--- Selected excerpt Enclosed Below ---
ARY’s Surkh Chandni is currently on top of my list of must-sees.

The obvious reason for why the show is worth a watch is because of the cast. Sohai Ali Abro, who recently took home a Lux Style Award for her role in Motorcycle Girl, plays the part of Aida, a survivor of an acid attack to perfection.

Osman Khalid Butt in the role of Aman, Aida’s super sincere fiancé/cousin is equally perfect as is Asad Siddiqui, who has become one of my favourite villains after Balaa, in the role of Aida’s spurned suitor turned revenge-seeking madman.

I had expected the drama to do a mostly surface-level sweep of a woman’s life altered by an acid attack. Tip of the iceberg stuff. But, so far, the show has done a surprisingly thorough job of diving into all the deep stuff that I imagine are at play in the aftermath of an acid attack.

By not just limiting itself to the suffering of the protagonists, the show does justice to telling the story of not only the victim but everyone in her orbit.
--- End of Enclosed Selected excerpt ---
--- Records Enclosed Below ---
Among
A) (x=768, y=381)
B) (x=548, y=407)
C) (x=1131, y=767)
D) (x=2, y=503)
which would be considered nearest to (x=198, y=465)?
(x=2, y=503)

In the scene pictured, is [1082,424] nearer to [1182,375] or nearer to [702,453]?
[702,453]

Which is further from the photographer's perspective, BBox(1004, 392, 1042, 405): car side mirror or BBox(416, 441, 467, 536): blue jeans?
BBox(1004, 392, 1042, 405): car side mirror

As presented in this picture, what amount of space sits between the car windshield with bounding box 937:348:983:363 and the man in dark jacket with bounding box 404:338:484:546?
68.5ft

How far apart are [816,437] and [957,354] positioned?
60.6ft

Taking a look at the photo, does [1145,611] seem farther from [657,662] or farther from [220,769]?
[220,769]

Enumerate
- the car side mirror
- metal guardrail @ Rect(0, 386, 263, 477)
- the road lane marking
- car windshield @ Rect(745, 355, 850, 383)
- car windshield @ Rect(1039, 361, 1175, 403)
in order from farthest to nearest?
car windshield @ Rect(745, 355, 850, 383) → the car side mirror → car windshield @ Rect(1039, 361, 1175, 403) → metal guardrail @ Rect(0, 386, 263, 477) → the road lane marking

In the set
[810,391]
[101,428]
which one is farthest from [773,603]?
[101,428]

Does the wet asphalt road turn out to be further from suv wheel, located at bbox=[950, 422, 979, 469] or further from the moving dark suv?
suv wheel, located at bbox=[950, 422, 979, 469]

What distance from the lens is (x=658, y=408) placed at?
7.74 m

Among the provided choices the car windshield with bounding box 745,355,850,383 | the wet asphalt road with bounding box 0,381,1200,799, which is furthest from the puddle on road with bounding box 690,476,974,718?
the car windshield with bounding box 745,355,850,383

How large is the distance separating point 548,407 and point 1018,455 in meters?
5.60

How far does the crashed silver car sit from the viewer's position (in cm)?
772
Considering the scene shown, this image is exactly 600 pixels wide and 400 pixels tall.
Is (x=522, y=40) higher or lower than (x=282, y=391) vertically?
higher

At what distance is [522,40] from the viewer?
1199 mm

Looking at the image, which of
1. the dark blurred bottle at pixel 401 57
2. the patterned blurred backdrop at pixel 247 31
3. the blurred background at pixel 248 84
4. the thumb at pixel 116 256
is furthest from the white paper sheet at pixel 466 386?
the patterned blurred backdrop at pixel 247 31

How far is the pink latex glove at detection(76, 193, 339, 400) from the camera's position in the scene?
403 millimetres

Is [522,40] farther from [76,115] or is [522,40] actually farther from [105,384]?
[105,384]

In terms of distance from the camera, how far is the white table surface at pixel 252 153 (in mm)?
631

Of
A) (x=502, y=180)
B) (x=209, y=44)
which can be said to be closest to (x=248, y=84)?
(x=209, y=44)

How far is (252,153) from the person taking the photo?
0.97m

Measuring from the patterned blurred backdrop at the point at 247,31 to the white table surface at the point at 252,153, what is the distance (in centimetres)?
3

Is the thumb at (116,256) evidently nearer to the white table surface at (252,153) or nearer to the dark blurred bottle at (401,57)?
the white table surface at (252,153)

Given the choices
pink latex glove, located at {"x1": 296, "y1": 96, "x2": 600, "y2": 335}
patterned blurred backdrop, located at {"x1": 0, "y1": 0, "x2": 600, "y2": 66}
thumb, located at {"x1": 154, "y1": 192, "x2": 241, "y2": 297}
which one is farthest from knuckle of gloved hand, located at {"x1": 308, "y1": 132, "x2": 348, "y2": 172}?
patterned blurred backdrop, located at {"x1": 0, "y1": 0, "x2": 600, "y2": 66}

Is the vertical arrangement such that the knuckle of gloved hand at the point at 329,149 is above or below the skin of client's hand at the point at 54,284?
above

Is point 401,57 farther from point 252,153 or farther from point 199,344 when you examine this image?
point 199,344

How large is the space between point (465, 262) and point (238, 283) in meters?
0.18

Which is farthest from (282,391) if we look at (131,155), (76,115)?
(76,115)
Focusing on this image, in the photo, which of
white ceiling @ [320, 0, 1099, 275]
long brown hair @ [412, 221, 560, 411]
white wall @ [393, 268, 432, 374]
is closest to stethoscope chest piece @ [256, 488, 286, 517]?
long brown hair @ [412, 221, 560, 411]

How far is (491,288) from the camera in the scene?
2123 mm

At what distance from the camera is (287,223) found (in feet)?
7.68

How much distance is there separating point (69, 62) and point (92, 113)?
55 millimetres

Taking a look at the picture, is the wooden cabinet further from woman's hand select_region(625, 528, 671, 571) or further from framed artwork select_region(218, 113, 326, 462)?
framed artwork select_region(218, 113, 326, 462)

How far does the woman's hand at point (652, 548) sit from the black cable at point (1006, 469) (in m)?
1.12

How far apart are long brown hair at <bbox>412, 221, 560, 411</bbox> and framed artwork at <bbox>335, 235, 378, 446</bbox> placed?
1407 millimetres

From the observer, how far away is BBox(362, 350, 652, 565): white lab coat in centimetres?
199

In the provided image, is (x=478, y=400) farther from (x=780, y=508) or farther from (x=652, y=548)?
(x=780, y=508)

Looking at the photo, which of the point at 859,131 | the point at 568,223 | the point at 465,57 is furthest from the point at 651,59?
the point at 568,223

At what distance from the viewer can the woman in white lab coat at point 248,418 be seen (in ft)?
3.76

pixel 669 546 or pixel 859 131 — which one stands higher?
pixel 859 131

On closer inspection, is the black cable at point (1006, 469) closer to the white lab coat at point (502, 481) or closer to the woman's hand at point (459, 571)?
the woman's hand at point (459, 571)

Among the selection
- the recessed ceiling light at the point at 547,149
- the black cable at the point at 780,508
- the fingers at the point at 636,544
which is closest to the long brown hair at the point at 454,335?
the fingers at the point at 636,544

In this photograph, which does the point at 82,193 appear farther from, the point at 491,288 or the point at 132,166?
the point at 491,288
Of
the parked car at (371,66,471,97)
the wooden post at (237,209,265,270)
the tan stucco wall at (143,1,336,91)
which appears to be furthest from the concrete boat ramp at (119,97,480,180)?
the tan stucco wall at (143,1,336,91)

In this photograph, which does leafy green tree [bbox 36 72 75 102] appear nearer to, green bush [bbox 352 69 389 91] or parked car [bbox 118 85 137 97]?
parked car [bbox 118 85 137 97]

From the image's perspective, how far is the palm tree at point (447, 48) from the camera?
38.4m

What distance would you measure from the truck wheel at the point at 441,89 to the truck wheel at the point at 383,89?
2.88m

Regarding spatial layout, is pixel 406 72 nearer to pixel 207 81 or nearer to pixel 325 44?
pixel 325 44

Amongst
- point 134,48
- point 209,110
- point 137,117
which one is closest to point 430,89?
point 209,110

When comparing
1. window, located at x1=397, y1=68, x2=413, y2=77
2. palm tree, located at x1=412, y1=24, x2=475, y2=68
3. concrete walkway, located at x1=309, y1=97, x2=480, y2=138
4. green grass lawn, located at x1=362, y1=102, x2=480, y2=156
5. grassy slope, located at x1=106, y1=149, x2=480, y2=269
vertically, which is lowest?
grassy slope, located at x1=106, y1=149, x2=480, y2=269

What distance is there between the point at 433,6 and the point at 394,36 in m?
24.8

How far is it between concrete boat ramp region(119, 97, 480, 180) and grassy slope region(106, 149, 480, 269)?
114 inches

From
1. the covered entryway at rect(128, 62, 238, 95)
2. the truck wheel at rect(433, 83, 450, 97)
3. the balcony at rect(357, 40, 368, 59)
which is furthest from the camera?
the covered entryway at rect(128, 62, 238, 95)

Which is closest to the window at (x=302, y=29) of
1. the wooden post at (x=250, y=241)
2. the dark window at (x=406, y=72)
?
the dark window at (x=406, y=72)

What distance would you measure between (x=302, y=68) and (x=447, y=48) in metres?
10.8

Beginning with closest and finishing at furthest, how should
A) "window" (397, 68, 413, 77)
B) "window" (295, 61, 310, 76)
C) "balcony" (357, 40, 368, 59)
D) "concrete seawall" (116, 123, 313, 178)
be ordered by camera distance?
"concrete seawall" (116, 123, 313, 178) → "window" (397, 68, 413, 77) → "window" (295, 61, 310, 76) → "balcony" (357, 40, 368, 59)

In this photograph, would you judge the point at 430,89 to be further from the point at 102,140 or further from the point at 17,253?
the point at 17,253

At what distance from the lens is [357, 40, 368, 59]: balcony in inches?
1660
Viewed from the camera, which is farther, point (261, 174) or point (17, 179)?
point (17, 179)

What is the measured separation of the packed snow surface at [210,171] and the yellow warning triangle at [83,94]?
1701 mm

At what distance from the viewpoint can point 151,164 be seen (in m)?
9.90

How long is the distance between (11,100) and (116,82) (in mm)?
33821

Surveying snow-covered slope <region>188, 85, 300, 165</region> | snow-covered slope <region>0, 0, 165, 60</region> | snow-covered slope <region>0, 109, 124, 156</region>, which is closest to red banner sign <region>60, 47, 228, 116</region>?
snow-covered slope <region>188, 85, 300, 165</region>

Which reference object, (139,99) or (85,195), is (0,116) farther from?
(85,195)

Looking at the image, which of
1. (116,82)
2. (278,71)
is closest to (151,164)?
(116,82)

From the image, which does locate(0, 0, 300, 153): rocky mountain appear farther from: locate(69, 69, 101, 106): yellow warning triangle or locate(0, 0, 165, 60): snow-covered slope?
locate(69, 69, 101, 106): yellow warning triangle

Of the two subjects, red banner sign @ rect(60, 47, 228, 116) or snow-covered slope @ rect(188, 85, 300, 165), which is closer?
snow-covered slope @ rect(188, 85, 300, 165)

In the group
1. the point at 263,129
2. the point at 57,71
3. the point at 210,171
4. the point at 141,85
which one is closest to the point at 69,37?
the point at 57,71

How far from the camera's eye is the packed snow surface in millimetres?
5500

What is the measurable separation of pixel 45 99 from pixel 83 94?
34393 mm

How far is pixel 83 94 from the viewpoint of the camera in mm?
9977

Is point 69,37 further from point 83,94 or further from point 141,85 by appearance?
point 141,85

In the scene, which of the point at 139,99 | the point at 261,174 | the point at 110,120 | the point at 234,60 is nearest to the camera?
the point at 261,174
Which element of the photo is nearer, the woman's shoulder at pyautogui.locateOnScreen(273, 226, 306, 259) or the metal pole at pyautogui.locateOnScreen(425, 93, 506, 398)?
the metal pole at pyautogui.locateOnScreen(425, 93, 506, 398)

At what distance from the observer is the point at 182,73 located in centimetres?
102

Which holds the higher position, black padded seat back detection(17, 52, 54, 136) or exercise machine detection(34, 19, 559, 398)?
--- End of Enclosed Records ---
● **Tasks for this exercise**
(A) Write out the passage of the Surkh Chandni review from "ARY’s Surkh Chandni" to "turned revenge-seeking madman.".
(B) According to the Surkh Chandni review, what makes the show worth a watch? Answer in one to three sentences.
(C) Carry on the review of Surkh Chandni from the point where it ends.
The material after the review of Surkh Chandni is separate and unrelated to it.

● **Task-by-task answers**
(A)
ARY’s Surkh Chandni is currently on top of my list of must-sees.

The obvious reason for why the show is worth a watch is because of the cast. Sohai Ali Abro, who recently took home a Lux Style Award for her role in Motorcycle Girl, plays the part of Aida, a survivor of an acid attack to perfection.

Osman Khalid Butt in the role of Aman, Aida’s super sincere fiancé/cousin is equally perfect as is Asad Siddiqui, who has become one of my favourite villains after Balaa, in the role of Aida’s spurned suitor turned revenge-seeking madman.

(B) The review says the cast is the obvious reason the show is worth a watch. It singles out Sohai Ali Abro as Aida, a survivor of an acid attack, whom she plays to perfection. It also praises Osman Khalid Butt as Aman and Asad Siddiqui as Aida's spurned suitor.

(C)
Surkh Chandni explores neighbourhood politics, crooked cops, the role of good NGOs and medical care as well as the role that socioeconomic circumstances play when it comes to a victim’s mental well-being and physical recovery.

Powerful moments so far

The show begins by setting the stage for Aida’s family dynamic. Aida and her family live in a lower-income neighbourhood where everyone is all up in everybody's business.

She has nice enough parents and a clueless, overwhelmed-by-life older brother married to a snarky and selfish sister-in-law. Aida has a curly-haired, cute love interest who is the son of her really kind and positive khala.

She also has an obsessive stalker cum admirer who she turns down in a really public, insulting way. This has devastating consequences for her life.

Osman Khalid Butt as Aman.
Osman Khalid Butt as Aman.

There are plenty of powerful moments throughout the play. Personally, I was relieved that Aida’s acid attack was over with quickly because gratuitous and unnecessarily drawn out acts of violence are not my thing.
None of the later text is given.